Thank you for your careful review of our manuscript. We sincerely apologize for the confusion regarding line references in our previous response. The correct location for the added results is now in lines 366-371: “We also investigated the effects of EB treatment on the JH titer of female adults. The data indicate that the JH titer was also significantly increased in the EB-treated female adults compared with controls (Figure 3-figure supplement 3A). However, again the steroid 20-hydroxyecdysone, was not significantly different between EB-treated BPH and controls (Figure 3-figure supplement 3B).”

c. Lines 378-379 as mentioned, does not carry the relevant information. Lines 387-390 as mentioned, does not carry the relevant information.

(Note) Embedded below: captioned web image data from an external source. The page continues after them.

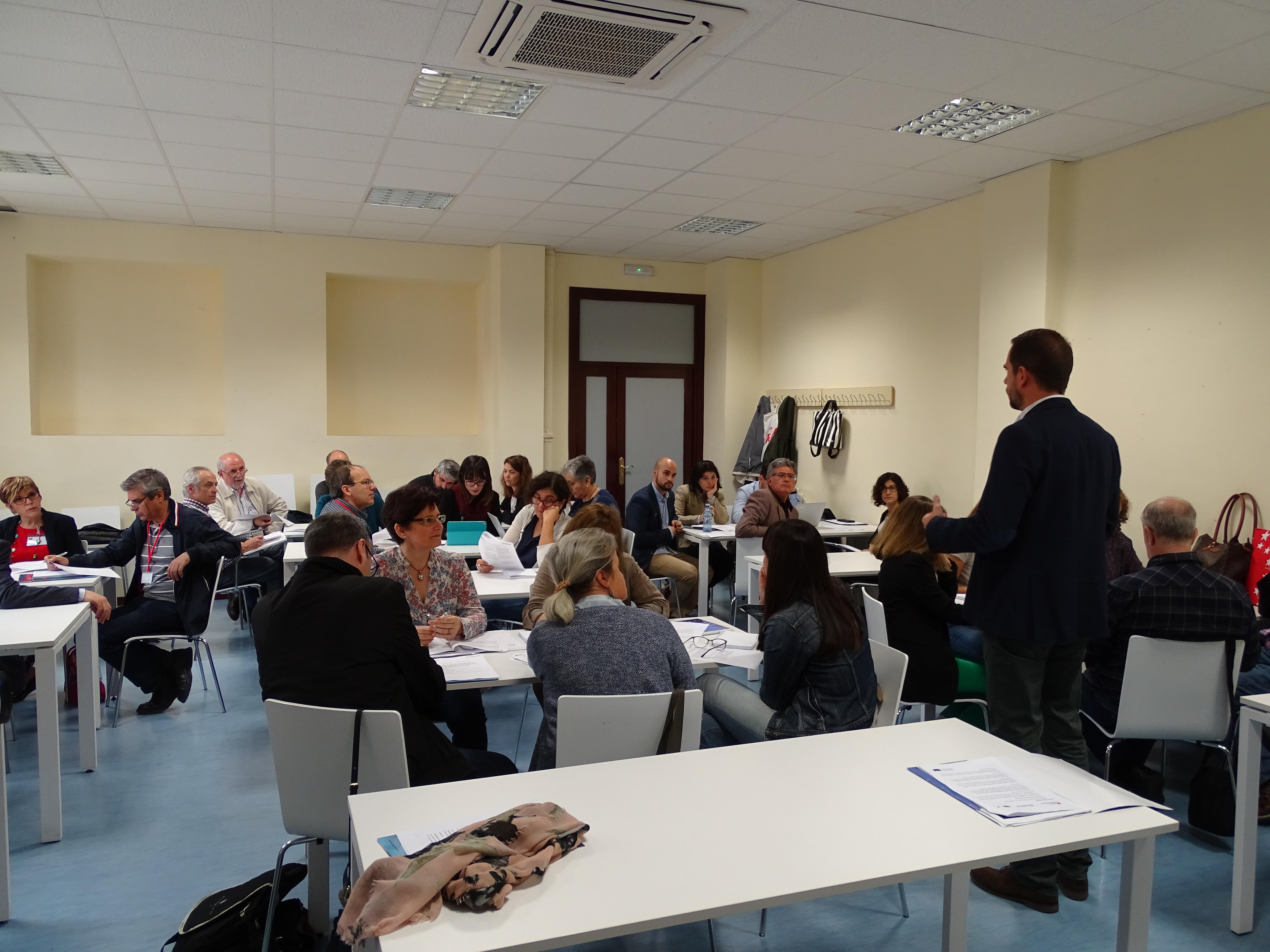 Nuevas metodologías para la enseñanza de Europa: ¡Esto no va de tratados! 9 Junio CTIF Madrid-Capital Taller 1 3
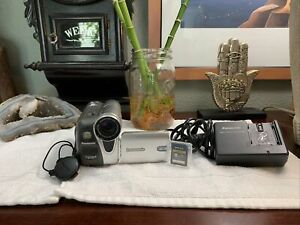 Panasonic PV-GS31 MiniDV Camcorder 26x Optical Zoom +Battery+Charger+Card WORKS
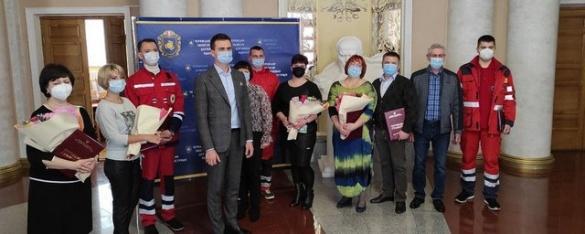 Сміх або сльози: десять кращих лікарів Черкащини отримали по 5 тисяч гривень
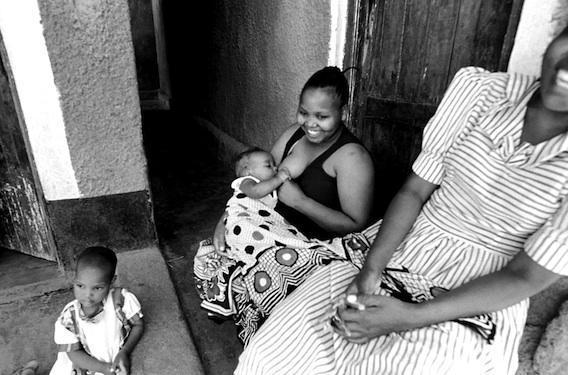 Sida : traiter les bébés pendant l'allaitement les protège du VIH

We sincerely apologize for the confusion regarding line references in our previous response.

The correct location for the added results is now in lines 393-394: We furthermore found that EB treatment in female adults increases JHAMT expression (Figure 3-figure supplement 3C).

The other correct location for the added results is now in lines 405-408: We found that Kr-h1 was significantly upregulated in the adults of EB-treated BPH at the 5M, 5L nymph and 4 to 5 DAE stages (4.7-fold to 27.2-fold) when 4th instar nymph or female adults were treated with EB (Figure 3H and Figure 3-figure supplement 3D)..

(3) The writing quality is still extremely poor. It does not meet any publication standard, let alone elife.

We fully understand your concerns and frustrations, and we sincerely apologize for the deficiencies in our writing quality, which did not meet the high standards expected by you and the journal. We fully accept your criticism regarding the writing quality and have rigorously revised the manuscript according to your suggestions.

(4) I am confused whether Figure 2B was redone or just edited. Otherwise this seems acceptable to me.

Regarding Fig. 2B, we have edited the text on the y-axis. The previous wording included the term “retention,” which may have caused misunderstanding for both the readers and yourself, leading to the perception of contradiction. We have now revised this wording to ensure accurate comprehension.

(5) The rebuttal is accepted. However, still some of the lines mentioned does not hold relevant information.

This error has been corrected.

The correct location for the added results is now in lines 255-258 and lines 279-282: “Hence, although EB does not affect the normal egg developmental stages (see description in next section), our results suggest that EB treatment promotes oogenesis and, as a result the insects both produce more eggs in the ovary and a larger number of eggs are laid.” and “However, considering that the number of eggs laid by EB treated females was larger than in control females (Figure 1 and Figure 1-figure supplement 1), our data indicates that EB treatment of BPH can both promote both oogenesis and oviposition.”

(6) Thank you for the clarification. Although now discussed extensively in discussion section, the nuances of indirect effect and minimal change in expression should also be reflected in the result section text. This is to ensure that readers have clear idea about content of the paper.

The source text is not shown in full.